* Instruction 1
Answer these questions from the article on student-teacher relationships at UBC:
(a) What is the name of UBC's sexual misconduct policy?
(b) In what month and year did UBC fire Steven Galloway?
(c) Who conducted the investigation that cleared Galloway on a balance of probabilities?

* Excerpt provided
Student Life//

'Failure modes': Why aren't student-teacher relationships banned at UBC?

Should a professor be allowed to date their students?

Despite receiving media attention in 2016 and 2018, UBC policy concerning faculty-student relationships remains unchanged and, for the most part, unspoken of.

“The rules at the moment are being governed by two sets of things, mostly covering what happens when things go wrong,” said Dr. Mark Mac Lean, undergraduate chair of mathematics and former president of the UBC Faculty Association.

Currently, UBC doesn’t prohibit romantic relationships between students and faculty, and there is no specific policy that regulates such relationships.

If a student and professor had a relationship for outside gain, it would be mediated using the Conflict of Interest policy. In the worst of cases, Policy 131 — UBC’s sexual misconduct policy — could also be applied.

“It's a failure mode, right? These are policies that help us manage failure modes,” said Mac Lean. “Proactive policies help us try to avoid those failure modes.”

The case for a conversation

Mac Lean says student-teacher relations should be given more attention by UBC — not necessarily because he believes that a complete ban should be introduced, but because it deserves a conversation.

“Have we ever had a conversation about this, as a faculty? Not really, in my time here,” he mentioned. “Certainly not an organized one, and not even a disorganized one.”

“Conversations are always the right place to start,” said law professor Dr. Margot Young, who sat on the Policy 131 steering committee.

“And it needs to be a conversation, I think, that is a feminist conversation and also a conversation that takes into account racialized power, and the way in which that can affect equality in relationships.

Young says faculty-student relationships are often “presumptively problematic” because of the power professors hold over students, as well as differences in age and gender that are often factors in these relationships.

“Power can distort the possibility to get the kind of consent that legitimates the relationship,” she explained.

Why don’t we have it already?

The lack of any cohesive policy on faculty-student relationships has posed serious problems for the school and its community in the past.

In June 2016, UBC fired creative writing Chair Steven Galloway amidst allegations of sexual misconduct and reports that he had an affair with a student. The reasons for his termination were “unclear” at the time, and UBC declined to elaborate on his termination. It later came to light that the student accused Galloway of sexual assault.

An investigation by the Honourable Mary Ellen Boyd cleared him on a balance of probabilities. But it also acknowledged that Galloway had “made increasingly inappropriate sexual comments and advances towards [the student] over a number of months in late 2010 and early 2011,” and that “[the student]’s failure to expressly object to [Galloway’s] behaviour was the byproduct of the power differential between the two parties.”

In August 2018, the main complainant’s lawyer published an open letter demanding that the university introduces a policy to prohibit intimate relationships between faculty and students.

UBC did not seriously consider implementing a ban, but the school amended the conflict of interest policy in the same month, requiring faculty to identify and describe the “nature and circumstances” of any personal relationship they might have with a student or employee they supervise.

“The question was added to the declaration form so that potential conflicts could be identified and managed appropriately on a case-by-case basis,” said UBC Counsel Hubert Lai in a written statement to The Ubyssey.

Lai acknowledged that the risk of a conflict of interest is significantly higher when a faculty member has a personal relationship with a student or employee that they supervise.

Items listed in a dataset
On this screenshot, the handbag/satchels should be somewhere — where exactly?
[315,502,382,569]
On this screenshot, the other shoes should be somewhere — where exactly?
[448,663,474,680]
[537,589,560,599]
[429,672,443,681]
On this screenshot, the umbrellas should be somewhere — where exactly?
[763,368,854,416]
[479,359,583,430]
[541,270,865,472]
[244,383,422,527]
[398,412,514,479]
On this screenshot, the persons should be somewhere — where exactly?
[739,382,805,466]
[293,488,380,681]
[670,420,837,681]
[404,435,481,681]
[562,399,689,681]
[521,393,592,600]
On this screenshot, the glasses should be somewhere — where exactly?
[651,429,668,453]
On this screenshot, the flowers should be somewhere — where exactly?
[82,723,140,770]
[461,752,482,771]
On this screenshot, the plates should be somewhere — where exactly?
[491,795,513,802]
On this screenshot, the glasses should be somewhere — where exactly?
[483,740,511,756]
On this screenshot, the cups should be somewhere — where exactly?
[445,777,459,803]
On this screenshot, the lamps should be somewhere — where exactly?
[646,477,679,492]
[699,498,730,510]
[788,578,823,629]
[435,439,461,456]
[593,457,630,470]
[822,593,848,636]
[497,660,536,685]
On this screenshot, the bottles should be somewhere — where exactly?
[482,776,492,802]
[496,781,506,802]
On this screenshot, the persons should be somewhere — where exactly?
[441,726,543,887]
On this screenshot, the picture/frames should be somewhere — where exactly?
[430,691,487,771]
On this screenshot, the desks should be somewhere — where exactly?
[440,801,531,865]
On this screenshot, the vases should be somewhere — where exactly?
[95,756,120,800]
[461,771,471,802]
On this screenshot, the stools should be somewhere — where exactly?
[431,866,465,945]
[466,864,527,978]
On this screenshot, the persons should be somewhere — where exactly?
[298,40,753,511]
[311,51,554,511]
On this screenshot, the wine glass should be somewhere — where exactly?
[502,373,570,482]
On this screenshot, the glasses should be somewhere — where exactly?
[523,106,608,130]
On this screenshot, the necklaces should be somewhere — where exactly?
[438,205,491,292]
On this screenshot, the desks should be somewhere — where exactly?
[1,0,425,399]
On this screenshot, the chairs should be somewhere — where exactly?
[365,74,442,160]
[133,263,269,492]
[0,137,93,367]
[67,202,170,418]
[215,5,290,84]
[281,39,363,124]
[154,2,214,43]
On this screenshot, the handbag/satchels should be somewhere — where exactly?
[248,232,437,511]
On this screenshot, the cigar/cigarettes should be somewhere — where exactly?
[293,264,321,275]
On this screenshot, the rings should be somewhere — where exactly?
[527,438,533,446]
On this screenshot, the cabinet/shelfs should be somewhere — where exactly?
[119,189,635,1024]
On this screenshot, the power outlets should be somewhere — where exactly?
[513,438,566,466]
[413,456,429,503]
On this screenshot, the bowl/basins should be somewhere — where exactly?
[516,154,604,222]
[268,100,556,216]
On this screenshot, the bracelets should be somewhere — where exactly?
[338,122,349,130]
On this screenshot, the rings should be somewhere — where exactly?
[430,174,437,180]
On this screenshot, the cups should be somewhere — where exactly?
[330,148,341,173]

* Instruction 2
Please recast the lines of the records starting at the line that contains "On this screenshot, the plates" and ending at the line that contains "[445,777,459,803]" as a Markdown table with the columns Row and Line, leaving out blank lines.

* Worked solution 1
(a) Policy 131
(b) June 2016
(c) The Honourable Mary Ellen Boyd

* Worked solution 2
| Row | Line |
|---|---|
| 1 | On this screenshot, the plates should be somewhere — where exactly? |
| 2 | [491,795,513,802] |
| 3 | On this screenshot, the glasses should be somewhere — where exactly? |
| 4 | [483,740,511,756] |
| 5 | On this screenshot, the cups should be somewhere — where exactly? |
| 6 | [445,777,459,803] |